Sharon Oddie Brown. April 2, 2014

 

1901 November 05 The China Mail

 

  

THE SOUTH AFRICAN WAR.

THE ATTACK ON COLONEL BENSON’S COLUMN.

SAFETY OF LIEUTENANT JACKSON.

 

The community of Hong Kong will be pleased to learn that Sir Thomas Jackson[1] received a telegram from London last night containing the reassuring intelligence that his son, the Lieutenant Jackson[2], 1st King’s Own (Royal Lancaster Regiment), who was A.D.C. to Colonel Benson was quite safe, and had not even been wounded in the recent attack on Colonel Benson’s column.

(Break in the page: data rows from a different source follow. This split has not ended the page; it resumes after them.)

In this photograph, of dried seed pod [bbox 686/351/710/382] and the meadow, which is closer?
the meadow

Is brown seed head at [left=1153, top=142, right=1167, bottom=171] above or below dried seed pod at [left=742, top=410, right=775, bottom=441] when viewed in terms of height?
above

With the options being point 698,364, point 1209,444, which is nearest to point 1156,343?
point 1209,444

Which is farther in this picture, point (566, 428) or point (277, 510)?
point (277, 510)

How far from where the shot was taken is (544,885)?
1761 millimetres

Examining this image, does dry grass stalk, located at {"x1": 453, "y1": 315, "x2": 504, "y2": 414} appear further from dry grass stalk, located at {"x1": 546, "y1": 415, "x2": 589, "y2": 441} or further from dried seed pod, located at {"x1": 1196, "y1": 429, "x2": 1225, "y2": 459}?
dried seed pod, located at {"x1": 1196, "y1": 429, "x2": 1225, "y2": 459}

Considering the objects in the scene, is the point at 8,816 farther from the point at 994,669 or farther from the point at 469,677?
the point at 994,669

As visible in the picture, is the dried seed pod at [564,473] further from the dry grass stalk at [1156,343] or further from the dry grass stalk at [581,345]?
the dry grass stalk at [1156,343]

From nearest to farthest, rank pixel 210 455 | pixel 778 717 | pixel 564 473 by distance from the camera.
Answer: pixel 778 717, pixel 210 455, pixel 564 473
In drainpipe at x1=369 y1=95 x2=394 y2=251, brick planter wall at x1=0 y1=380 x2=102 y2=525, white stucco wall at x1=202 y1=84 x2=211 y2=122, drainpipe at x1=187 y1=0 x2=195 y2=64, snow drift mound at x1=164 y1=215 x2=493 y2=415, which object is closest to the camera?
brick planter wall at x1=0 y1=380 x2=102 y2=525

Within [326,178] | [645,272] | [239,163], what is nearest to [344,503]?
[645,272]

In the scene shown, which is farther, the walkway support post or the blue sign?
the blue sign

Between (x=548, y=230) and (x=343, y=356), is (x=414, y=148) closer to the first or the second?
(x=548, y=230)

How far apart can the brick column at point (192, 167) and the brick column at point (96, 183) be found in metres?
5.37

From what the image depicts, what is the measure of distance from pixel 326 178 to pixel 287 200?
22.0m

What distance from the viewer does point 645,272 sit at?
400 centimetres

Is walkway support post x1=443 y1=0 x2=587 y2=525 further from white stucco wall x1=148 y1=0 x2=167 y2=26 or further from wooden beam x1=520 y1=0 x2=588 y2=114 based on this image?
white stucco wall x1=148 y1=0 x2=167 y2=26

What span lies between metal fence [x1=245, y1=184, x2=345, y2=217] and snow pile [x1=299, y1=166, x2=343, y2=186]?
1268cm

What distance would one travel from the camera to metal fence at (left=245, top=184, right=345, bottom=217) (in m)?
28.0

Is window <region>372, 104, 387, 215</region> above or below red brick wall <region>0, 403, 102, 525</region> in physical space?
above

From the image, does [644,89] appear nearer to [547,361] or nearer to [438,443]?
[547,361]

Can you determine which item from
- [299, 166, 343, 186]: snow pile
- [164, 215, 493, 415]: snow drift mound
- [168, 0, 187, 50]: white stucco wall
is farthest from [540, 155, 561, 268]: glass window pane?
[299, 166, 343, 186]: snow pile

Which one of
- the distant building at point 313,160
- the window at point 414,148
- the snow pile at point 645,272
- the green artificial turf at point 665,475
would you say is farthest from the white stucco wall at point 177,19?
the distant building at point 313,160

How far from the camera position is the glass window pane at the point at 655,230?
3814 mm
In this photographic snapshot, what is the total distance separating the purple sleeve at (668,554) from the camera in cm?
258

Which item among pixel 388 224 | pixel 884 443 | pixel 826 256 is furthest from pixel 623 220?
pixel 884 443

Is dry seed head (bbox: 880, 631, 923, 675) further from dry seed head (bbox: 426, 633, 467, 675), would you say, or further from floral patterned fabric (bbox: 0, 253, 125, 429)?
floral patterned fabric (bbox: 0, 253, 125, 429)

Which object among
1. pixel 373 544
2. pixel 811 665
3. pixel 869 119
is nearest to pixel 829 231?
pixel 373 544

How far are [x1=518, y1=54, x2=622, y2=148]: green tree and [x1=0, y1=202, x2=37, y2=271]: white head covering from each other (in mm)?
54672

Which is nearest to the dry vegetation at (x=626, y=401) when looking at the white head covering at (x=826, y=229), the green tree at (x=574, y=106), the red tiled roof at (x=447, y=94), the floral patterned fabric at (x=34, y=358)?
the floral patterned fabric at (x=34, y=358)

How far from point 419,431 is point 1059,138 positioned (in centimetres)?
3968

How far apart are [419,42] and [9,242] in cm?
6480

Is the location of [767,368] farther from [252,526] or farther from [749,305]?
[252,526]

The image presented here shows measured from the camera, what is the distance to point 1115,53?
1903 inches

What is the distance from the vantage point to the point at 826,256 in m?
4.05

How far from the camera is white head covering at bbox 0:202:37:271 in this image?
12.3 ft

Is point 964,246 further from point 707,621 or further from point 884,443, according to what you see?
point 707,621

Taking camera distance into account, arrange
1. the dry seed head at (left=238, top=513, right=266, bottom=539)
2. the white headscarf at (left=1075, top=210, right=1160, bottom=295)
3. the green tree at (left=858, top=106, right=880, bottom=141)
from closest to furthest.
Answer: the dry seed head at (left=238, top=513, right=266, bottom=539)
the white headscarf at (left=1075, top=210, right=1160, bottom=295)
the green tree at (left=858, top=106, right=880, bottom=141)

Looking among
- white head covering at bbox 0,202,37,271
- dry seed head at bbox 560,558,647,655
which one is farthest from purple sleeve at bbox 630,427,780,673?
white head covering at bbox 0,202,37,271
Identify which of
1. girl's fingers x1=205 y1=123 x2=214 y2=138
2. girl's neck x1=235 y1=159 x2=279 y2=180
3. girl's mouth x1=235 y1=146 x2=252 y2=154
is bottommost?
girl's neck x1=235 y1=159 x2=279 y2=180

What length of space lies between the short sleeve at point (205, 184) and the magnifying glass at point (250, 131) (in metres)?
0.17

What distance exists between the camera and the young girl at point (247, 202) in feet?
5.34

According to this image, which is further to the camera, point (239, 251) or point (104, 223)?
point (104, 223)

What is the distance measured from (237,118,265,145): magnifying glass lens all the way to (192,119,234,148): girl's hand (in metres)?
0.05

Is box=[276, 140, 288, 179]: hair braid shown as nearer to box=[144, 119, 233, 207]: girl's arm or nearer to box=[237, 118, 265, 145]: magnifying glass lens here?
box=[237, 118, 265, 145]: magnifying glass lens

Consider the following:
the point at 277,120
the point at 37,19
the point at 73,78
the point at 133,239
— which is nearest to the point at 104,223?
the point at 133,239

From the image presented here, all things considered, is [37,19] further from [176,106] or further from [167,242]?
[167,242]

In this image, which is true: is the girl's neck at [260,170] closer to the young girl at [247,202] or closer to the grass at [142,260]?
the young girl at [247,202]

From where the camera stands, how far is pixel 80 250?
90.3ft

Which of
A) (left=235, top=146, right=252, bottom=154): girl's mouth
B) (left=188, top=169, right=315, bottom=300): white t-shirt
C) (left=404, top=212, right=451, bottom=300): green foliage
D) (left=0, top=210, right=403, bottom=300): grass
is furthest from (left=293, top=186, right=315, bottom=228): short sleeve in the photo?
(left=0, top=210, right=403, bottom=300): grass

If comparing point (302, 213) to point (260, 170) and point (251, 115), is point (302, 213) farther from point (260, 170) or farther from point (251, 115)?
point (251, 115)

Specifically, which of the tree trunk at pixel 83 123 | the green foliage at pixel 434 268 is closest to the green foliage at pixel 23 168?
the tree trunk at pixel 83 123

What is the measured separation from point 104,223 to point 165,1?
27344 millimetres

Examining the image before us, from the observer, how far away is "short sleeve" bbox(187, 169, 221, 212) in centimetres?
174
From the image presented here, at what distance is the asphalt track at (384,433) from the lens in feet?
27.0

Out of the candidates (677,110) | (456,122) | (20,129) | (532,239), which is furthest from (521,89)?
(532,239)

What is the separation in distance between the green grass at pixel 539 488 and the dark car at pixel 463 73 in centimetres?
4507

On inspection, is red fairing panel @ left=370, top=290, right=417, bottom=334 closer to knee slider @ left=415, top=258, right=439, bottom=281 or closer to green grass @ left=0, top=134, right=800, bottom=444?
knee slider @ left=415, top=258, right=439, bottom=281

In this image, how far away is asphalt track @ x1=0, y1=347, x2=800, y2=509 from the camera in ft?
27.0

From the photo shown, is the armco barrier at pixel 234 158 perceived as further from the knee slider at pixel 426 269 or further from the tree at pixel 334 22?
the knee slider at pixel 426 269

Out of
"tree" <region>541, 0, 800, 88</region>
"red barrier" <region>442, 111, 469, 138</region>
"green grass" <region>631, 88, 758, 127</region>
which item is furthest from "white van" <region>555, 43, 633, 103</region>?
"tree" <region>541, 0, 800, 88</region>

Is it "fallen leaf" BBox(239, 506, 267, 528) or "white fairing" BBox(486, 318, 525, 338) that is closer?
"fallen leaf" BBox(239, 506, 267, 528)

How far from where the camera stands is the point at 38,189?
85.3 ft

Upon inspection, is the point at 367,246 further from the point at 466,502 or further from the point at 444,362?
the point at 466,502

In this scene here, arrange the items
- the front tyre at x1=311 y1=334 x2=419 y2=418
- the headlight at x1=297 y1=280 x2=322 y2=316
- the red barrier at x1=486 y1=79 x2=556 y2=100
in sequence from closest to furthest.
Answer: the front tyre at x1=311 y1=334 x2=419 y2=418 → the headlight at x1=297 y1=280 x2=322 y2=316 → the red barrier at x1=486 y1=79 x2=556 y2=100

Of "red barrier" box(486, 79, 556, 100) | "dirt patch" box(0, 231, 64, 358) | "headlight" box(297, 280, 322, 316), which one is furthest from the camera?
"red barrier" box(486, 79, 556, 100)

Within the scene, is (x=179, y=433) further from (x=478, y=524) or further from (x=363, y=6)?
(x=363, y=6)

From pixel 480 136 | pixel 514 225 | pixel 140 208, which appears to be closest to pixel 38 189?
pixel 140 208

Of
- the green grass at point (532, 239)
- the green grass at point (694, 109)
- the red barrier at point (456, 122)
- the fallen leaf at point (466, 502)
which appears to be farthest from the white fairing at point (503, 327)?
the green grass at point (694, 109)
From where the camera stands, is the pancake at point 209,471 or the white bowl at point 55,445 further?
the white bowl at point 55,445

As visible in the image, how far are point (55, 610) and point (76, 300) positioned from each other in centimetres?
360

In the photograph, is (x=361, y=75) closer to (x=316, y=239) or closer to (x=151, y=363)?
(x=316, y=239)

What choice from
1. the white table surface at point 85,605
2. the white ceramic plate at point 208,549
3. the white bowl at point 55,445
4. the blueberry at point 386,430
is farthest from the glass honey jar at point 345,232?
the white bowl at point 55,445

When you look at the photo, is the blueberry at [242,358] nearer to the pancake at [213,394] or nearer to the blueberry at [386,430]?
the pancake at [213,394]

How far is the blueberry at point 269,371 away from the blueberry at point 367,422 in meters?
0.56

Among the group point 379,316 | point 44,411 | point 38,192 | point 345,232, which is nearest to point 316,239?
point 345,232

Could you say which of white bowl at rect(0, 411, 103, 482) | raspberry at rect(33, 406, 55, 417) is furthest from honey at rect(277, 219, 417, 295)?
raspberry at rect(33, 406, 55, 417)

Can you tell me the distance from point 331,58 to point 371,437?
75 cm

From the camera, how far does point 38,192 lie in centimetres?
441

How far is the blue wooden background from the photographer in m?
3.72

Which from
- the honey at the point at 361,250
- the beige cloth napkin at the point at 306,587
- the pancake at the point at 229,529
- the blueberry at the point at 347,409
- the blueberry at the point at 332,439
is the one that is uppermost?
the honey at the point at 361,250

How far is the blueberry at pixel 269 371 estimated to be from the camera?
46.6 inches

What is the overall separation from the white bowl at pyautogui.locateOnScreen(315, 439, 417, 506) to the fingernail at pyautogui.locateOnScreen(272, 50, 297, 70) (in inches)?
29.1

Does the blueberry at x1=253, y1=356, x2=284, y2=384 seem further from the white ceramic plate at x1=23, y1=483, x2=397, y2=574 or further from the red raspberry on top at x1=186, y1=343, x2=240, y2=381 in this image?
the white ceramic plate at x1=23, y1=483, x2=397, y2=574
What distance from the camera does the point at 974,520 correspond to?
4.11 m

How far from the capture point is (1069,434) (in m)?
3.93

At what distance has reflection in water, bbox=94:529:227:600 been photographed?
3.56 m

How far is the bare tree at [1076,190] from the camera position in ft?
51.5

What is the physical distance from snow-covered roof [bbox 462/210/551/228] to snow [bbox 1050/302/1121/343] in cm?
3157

[1] Thomas JACKSON (1841-1915)

[2] Thomas Dare JACKSON (1876-1954)

George Elliot BENSON. He died of wounds at Brakenlaagte. He was wounded twice before dying, 31 October 1901. …. The column which he commanded was attacked on Oct. 31st, in a deluge of mist and blinding rain. The Boers under Louis Botha, Grobler and Oppermann in overwhelming numbers, swept down on a ridge held by the rear¬guard of Col. Benson's force, and here 123 men out of a total of 160 fell. Col. Benson, who at once went to the point of danger, was twice wounded; but continued to give his orders directing and exhorting those under him to hold out. In this engagement, in addition to Col. Benson, twelve other officers were killed and sixteen wounded, but the main body and the convoy were saved. This action has been described as one of the most hotly contested and desperate of the campaign.